Now, it is possible to have only a single program that can do both encoding and decoding based on the filename, but to handle that, you'd need to check the value of argv[0] and determine which function to perform. It's probably easier to just make 2 separate programs.

Recall that you can make an object file by using the "-c" flag when compiling. Then you can link the various object files together to make actual programs.

Program Design

Encoding

In order to encode a file, you will first need to construct a Huffman tree based on the frequency of letters in the file. Your first step should be to read the file from start to end and calculate either absolute or relative frequency of all the characters encountered. You should include the frequency of EOF (-1) which should always be 1.

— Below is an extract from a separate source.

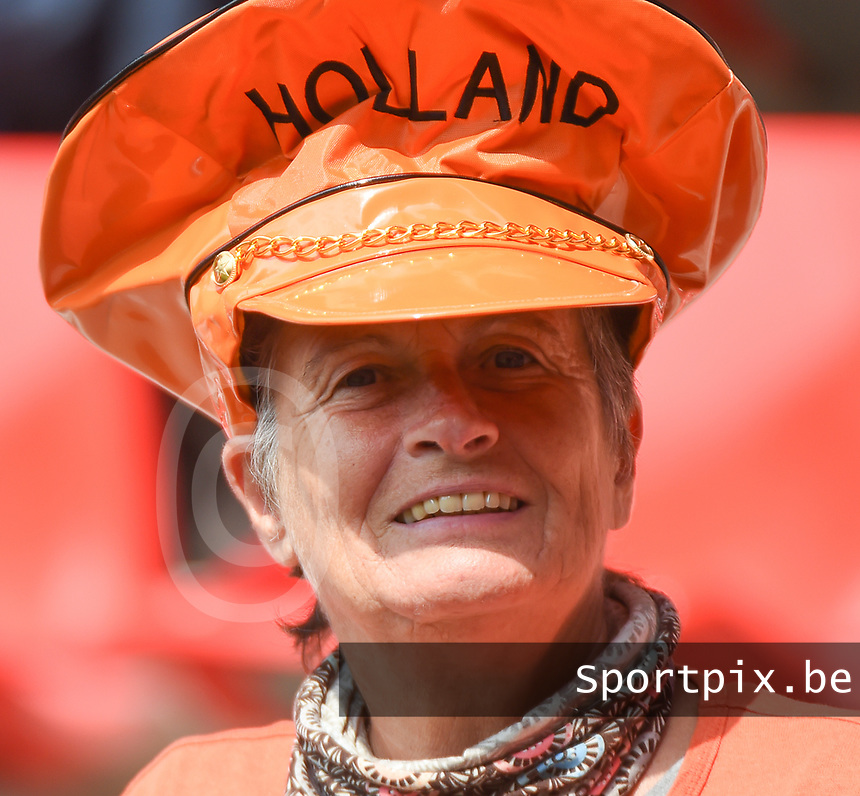 20170806 - ENSCHEDE , NETHERLANDS : Illustration shows the fans  pictured before the female soccer game between The Netherlands and Denmark  , the final at the Women's Euro 2017 , European Championship in The Netherlands 2017 , Sunday 6th of August 2017 at Grolsch Veste Stadion FC Twente in Enschede , The Netherlands PHOTO SPORTPIX.BE   DIRK VUYLSTEKE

You will then need to create a sorted list of nodes based on ascending frequency. To do this, I recommend that you use an insertion sort on a linked list. Insert new nodes starting with the index value of -1 and going up to index value of 255. Insert before items of equal value. Skip nodes with a frequency count of 0.

Then, you will need to convert this sorted list into a Huffman tree. While there are more than 2 nodes in your list, you should create a new node, attach the head item in the list as the left child, the second item in the list as the right child, update the frequency count for this new node, and insert it into your linked list. Be sure you've removed the two nodes that are now children before re-inserting.

Now traverse the tree keeping track of the string needed to reach that node based on using a character '0' for a left branch and '1' for a right branch. When you reach a leaf node, you will know what string is to be used to represent that character.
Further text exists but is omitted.